Each by-law begins with an interpretation section; among the terms defined are
the following:
"Trespass"
means the entry onto, or the presence on, or actions by a person(s) causing
interference without lawful justification, the use of the […] First Nation
reserve land.
"Officer" means any police
officer, police constable or other person charted [sic] with the duty to
preserve and maintain the public peace, and any person appointed by the Council
for the purpose of maintaining law and order on the reserve.

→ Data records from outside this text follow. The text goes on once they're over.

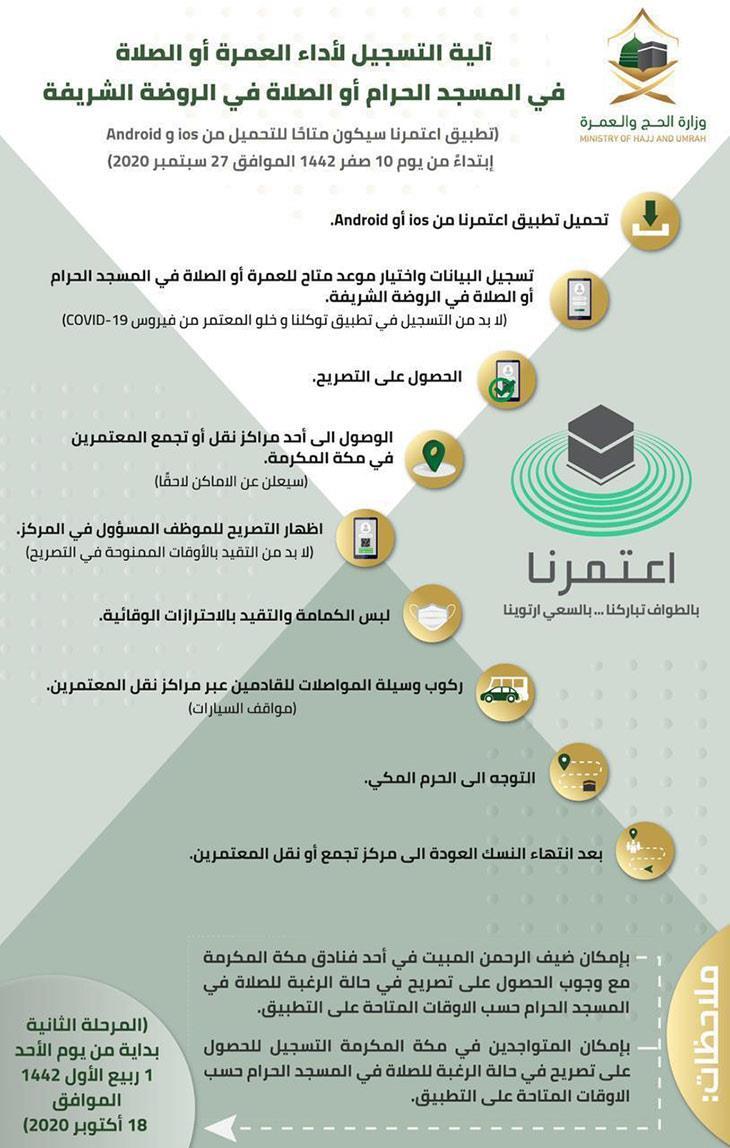 جديد تطورات السفر إلي السعودية وطريقة التسجيل في تطبيق اعتمرنا لأداء العمرة 2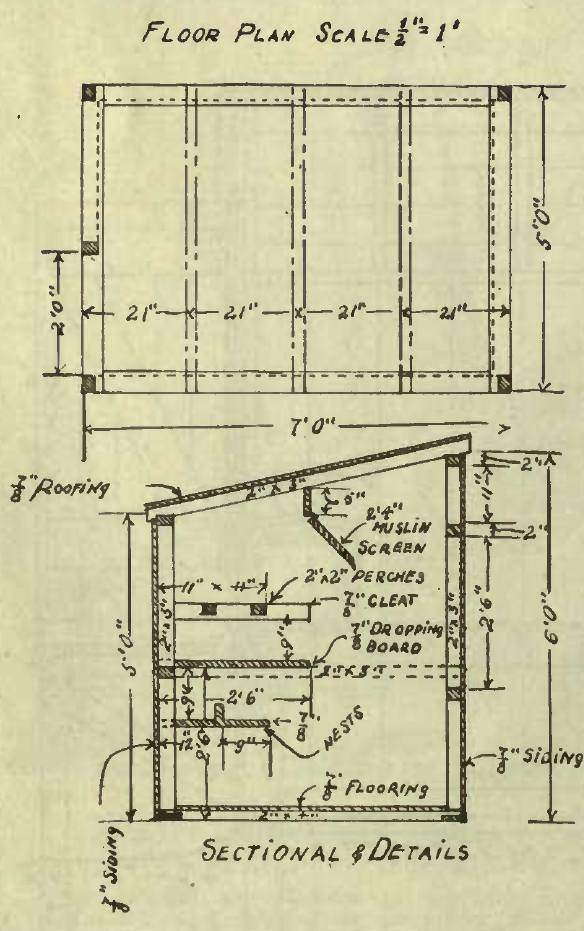 Poultry House Plan Floor Section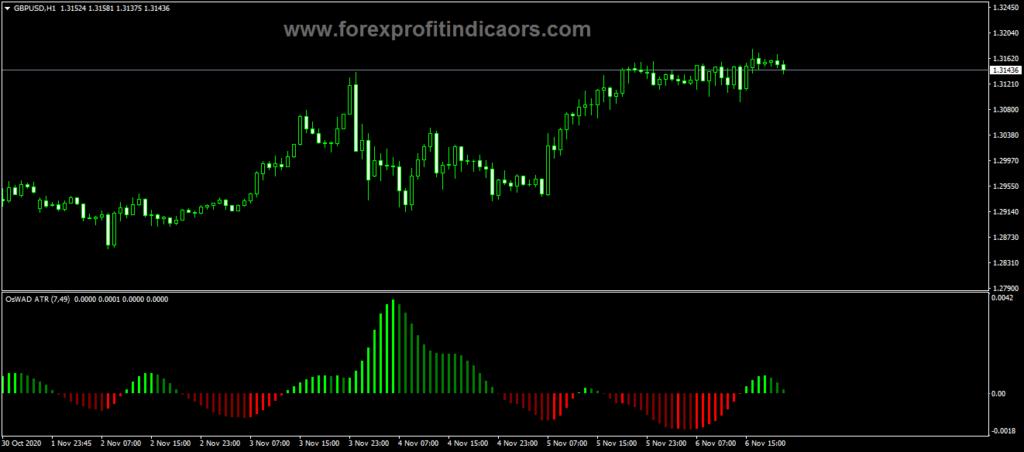 Forex ATR MACD Oswad Indicator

[Exhibit CU2 to the Affidavit of Ross
Allary, at p. 2458 and 2465.]
[9]
Section
3 of each by-law then identifies certain acts as "prohibited
purposes", among them the following:
(e)
watercourse flooding by flooding or
diversion on [sic] natural flows of water onto the reserve from sources
external to or unto the reserve;
(f) the
passing down the Qu'Appelle River other than normal natural run-off;
…
(l) construction and regulation of water
in the Qu'Appelle River resulting in detrimental effects.
[Exhibit CU2 to the Affidavit of Ross
Allary, at p. 2458-2459, and at p. 2465-2466.]
[10]
Section
4 of each by-law is the operative section and provides as follows:
4(1) An
officer may order any person who
trespasses on the reserve or who frequents the reserve for a prohibited purpose
to leave the reserve immediately and stop the action causing the trespass.
(2)
Where a person who has been ordered to leave the reserve fails or refuses to do
so, an officer may take such reasonable measures as may be necessary to remove
the person from the reserve and stop the action causing trespass.
(3) A
person who fails or refuses to comply with an order made under subsection 4(1)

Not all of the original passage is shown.